Le suivi de la tremblante caprine
Le dossier tremblante caprine’ est suivi de près en permanence et depuis longtemps par la FNEC, en collaboration avec les autres organisations de la filière (ANICAP, FUS, FNGDS…).
ESB chez la chèvre : un cas unique en 2005
Le 28 janvier 2005, un panel de scientifiques européens a confirmé la découverte d’un cas unique de chèvre atteinte d’ESB. L’animal, âgé de 2 ans ½ au moment de son abattage en 2002, appartenait à un troupeau qui a été abattu conformément à la législation en vigueur à l’époque, et dont aucun autre animal n’était atteint d’ESB, ni de tremblante.
La Commission européenne a aussitôt proposé d’intensifier les tests de dépistage de la tremblante pour déterminer s’il s’agissait d’un cas isolé.
En France, cela s’est traduit par une surveillance renforcée :
– depuis le 1er janvier 2005, la DGAL avait déjà pris une décision instaurant la surveillance de tous les caprins morts arrivant à l’équarrissage,
– à partir du 15 février, la DGAL a encore renforcé le dispositif de surveillance, en passant à un dépistage systématique des E.S.T. chez les caprins de réforme de plus de 18 mois abattus dans les abattoirs.
Aucun autre cas de suspicion d’ESB n’a été détecté chez une chèvre au cours de l’année 2005, malgré cette campagne de dépistage systématique. Le cas du mois de janvier est donc exceptionnel.
Résultats de la surveillance de la tremblante : une maladie très rare chez la chèvre
Les résultats enregistrés au cours de toute l’année 2005 et antérieurement confirment que la tremblante (qui est une maladie différente de l’ESB, connue depuis 200 ans, et non transmissible à l’homme) est une maladie très rare dans l’espèce caprine :
Une police sanitaire qui a évolué en 2004
Depuis le 9 juillet 2004, un éleveur caprin dont le troupeau est touché par la tremblante a le choix entre :
– l’abattage total de son troupeau, avec une indemnisation régie par les arrêtés du 30 mars 2001, du 8 août 2002 et du 30 janvier 2003,
– ou un protocole expérimental de terrain, venant en dérogation à l’abattage total. Ce protocole doit permettre d’améliorer nos connaissances en matière de tremblante caprine, mais aussi de valider les tests sur animaux vivants (tests sur amygdales). Ce protocole implique 2 séries de tests sur amygdales sur l’ensemble du troupeau (un immédiatement après la détection du cas de tremblante, et un autre après 30 mois), ainsi qu’un suivi de tous les animaux qui sortent de l’exploitation (réforme et équarrissage). Dès qu’un deuxième cas de tremblante est détecté, le cas est considéré comme non sporadique, et c’est l’abattage total qui s’applique.

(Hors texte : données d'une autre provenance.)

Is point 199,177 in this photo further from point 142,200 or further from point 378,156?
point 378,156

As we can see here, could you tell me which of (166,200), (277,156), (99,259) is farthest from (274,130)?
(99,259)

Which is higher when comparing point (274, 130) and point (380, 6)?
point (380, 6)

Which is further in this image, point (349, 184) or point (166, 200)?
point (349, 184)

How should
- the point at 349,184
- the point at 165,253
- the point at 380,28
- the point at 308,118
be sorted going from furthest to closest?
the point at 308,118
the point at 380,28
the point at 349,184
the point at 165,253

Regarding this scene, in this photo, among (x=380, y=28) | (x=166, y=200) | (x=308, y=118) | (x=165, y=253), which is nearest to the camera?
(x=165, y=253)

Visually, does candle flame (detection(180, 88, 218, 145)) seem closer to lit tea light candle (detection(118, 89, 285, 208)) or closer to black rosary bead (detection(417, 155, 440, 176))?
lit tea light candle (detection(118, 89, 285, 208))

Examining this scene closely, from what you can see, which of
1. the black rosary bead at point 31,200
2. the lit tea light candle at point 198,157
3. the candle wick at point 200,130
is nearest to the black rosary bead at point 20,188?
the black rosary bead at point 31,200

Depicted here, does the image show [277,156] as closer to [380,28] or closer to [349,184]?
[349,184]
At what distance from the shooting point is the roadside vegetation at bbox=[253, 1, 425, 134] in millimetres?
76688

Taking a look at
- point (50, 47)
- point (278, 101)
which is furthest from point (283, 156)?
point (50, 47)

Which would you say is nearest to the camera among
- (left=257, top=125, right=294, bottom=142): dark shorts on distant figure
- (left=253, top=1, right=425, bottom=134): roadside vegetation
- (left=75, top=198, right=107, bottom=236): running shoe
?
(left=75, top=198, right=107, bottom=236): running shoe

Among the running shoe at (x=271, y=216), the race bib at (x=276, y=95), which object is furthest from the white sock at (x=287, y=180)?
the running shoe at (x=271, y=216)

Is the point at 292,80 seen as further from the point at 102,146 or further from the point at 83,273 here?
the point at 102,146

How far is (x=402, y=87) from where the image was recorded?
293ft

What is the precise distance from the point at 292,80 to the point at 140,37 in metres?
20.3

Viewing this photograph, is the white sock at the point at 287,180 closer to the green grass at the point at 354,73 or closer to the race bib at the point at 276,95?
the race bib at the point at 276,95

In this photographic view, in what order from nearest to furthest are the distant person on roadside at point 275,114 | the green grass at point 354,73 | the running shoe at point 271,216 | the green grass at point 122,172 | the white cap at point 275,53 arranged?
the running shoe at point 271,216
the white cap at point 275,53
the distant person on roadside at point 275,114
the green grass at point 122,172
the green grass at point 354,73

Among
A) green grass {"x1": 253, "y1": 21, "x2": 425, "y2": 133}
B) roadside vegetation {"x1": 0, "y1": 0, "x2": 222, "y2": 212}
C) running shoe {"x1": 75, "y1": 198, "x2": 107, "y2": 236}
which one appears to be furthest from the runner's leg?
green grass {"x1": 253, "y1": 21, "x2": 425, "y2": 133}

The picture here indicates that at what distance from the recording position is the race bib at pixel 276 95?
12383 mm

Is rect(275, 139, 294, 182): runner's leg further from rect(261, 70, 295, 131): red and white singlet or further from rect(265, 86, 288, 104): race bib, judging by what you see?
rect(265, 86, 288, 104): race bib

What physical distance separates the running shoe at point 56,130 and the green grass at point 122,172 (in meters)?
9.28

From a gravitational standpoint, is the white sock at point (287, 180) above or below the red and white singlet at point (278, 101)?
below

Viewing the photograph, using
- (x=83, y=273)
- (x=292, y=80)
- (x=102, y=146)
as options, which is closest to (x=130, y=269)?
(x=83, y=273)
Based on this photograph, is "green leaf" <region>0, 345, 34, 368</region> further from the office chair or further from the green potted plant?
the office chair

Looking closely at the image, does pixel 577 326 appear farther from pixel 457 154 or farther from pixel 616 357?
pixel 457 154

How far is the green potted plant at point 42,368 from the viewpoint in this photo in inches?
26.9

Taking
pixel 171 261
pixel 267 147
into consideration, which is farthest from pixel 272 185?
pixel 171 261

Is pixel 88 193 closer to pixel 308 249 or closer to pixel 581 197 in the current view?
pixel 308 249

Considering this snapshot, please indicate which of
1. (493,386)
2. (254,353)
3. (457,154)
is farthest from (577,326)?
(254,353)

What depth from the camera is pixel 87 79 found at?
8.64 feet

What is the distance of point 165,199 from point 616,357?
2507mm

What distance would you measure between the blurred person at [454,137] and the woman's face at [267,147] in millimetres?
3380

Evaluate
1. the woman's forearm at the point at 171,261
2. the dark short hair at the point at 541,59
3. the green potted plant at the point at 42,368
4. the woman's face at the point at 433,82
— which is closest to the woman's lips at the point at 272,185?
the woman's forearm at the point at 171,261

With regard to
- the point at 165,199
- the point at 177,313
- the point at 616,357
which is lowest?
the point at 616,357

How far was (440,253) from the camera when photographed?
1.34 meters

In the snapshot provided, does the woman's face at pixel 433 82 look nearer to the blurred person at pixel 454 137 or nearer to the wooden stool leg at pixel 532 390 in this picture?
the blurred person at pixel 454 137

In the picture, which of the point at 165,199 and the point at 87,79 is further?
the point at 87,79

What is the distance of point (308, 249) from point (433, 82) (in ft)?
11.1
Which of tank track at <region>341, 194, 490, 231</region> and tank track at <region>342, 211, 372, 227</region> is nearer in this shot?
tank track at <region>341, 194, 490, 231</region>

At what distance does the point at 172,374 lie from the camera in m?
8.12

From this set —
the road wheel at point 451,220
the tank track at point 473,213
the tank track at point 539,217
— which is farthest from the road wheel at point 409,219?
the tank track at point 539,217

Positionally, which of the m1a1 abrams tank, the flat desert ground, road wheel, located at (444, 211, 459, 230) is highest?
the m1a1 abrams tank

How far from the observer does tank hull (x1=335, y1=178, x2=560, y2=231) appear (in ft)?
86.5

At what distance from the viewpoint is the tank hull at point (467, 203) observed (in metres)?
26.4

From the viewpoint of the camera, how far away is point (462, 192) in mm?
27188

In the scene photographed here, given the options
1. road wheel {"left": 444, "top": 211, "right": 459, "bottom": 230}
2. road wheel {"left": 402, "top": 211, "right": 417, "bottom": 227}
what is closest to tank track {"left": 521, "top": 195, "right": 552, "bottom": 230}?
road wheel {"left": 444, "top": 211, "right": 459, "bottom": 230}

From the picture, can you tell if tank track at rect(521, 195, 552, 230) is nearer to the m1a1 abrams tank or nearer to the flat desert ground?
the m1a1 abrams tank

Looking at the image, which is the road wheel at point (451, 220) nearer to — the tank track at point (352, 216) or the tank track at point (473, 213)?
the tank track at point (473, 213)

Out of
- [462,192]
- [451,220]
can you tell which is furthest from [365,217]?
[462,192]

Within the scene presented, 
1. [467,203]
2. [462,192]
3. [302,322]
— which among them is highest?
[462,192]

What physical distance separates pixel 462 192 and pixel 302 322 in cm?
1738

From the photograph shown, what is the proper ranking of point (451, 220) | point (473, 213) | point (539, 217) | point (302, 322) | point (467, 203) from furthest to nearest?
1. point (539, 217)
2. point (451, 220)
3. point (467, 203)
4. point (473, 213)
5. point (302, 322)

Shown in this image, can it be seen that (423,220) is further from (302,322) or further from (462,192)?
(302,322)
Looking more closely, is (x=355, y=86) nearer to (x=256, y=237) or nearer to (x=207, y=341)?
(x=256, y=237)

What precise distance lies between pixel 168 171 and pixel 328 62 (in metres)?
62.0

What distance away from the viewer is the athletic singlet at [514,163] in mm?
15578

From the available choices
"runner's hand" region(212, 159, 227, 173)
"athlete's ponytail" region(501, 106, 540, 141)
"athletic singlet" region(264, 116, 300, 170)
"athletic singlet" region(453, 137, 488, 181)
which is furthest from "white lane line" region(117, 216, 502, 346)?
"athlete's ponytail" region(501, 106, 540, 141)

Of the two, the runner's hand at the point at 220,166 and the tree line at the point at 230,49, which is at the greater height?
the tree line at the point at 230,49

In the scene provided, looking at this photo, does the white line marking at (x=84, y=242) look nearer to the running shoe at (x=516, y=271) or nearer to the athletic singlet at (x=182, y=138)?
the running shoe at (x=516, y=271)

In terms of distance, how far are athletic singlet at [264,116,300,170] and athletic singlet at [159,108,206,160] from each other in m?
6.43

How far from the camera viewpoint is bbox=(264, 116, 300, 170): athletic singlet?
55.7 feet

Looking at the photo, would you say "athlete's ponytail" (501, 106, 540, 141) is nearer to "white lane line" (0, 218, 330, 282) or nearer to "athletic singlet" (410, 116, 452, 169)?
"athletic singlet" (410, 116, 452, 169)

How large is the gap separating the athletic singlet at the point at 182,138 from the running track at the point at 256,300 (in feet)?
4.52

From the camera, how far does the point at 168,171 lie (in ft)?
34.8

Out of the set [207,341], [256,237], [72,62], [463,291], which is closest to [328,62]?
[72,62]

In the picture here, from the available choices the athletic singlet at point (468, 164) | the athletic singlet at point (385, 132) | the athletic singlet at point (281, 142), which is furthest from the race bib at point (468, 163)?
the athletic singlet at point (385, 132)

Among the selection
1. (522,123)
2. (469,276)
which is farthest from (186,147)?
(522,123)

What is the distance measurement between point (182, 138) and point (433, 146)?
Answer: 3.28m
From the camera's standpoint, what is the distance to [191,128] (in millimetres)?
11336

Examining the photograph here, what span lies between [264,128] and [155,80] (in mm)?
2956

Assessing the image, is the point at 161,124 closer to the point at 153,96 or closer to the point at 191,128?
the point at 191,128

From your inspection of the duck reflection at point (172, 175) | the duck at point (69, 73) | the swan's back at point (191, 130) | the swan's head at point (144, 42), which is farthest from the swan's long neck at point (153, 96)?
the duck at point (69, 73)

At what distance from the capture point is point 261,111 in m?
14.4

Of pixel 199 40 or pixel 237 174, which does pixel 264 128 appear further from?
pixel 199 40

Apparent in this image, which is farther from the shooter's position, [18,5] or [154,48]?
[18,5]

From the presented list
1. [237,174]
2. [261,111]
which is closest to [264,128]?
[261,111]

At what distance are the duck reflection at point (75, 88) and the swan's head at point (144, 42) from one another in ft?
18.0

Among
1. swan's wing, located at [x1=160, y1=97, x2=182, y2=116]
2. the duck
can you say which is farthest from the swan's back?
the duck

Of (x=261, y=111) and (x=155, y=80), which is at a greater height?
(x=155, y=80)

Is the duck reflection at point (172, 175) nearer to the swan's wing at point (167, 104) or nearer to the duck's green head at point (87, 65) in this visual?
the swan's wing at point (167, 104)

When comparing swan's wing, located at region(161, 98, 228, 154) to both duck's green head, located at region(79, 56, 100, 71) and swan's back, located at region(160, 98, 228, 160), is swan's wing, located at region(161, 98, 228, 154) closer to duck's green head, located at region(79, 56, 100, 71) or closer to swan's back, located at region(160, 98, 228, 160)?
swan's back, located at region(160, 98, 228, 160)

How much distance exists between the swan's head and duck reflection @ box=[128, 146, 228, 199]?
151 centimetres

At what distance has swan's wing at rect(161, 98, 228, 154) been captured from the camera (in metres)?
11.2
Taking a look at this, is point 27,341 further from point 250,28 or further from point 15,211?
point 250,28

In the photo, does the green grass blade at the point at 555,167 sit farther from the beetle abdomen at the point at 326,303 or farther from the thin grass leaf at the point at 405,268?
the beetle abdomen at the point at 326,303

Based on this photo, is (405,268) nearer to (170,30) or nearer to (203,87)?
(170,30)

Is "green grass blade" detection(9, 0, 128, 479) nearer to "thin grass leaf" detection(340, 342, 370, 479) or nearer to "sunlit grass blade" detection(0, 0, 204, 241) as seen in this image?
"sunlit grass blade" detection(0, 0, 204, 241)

En 2005, plusieurs troupeaux concernés par un cas de tremblante ont intégré le « protocole expérimental dérogatoire à l’abattage total ».
Une indemnisation toujours insuffisante
Les indemnisations en cas d’abattage total de caprins sont régies par les arrêtés du 30 mars 2001, du 8 août 2002 et du 30 janvier 2003.
Les indemnisations en cas d’abattage total de caprins sont régies par les arrêtés du 30 mars 2001, du 8 août 2002 et du 30 janvier 2003.
Depuis 2003, la FNEC a attiré à plusieurs reprises l’attention des pouvoirs publics sur le fait que cette indemnisation est insuffisante. En effet, les niveaux actuels d’indemnisation ne correspondent pas à la réalité des pertes subies par les élevages, notamment :
– dans le cas de troupeaux à haute valeur génétique, où les animaux ont une valeur à l’achat bien supérieure aux plafonds d’indemnisation
– dans les cas des producteurs fermiers, qui subissent aussi des pertes liées à la cessation de leur activité fromagère fermière (perte de clientèle, …)
D’autre part, parmi les éleveurs concernés par un cas de tremblante, et qui on décidé de rentrer dans le protocole expérimental dérogatoire, aucun dédommagement n’est envisagé pour l’instant. Or, pour les éleveurs qui vendaient des reproducteurs, la perte engendrée peut être non négligeable.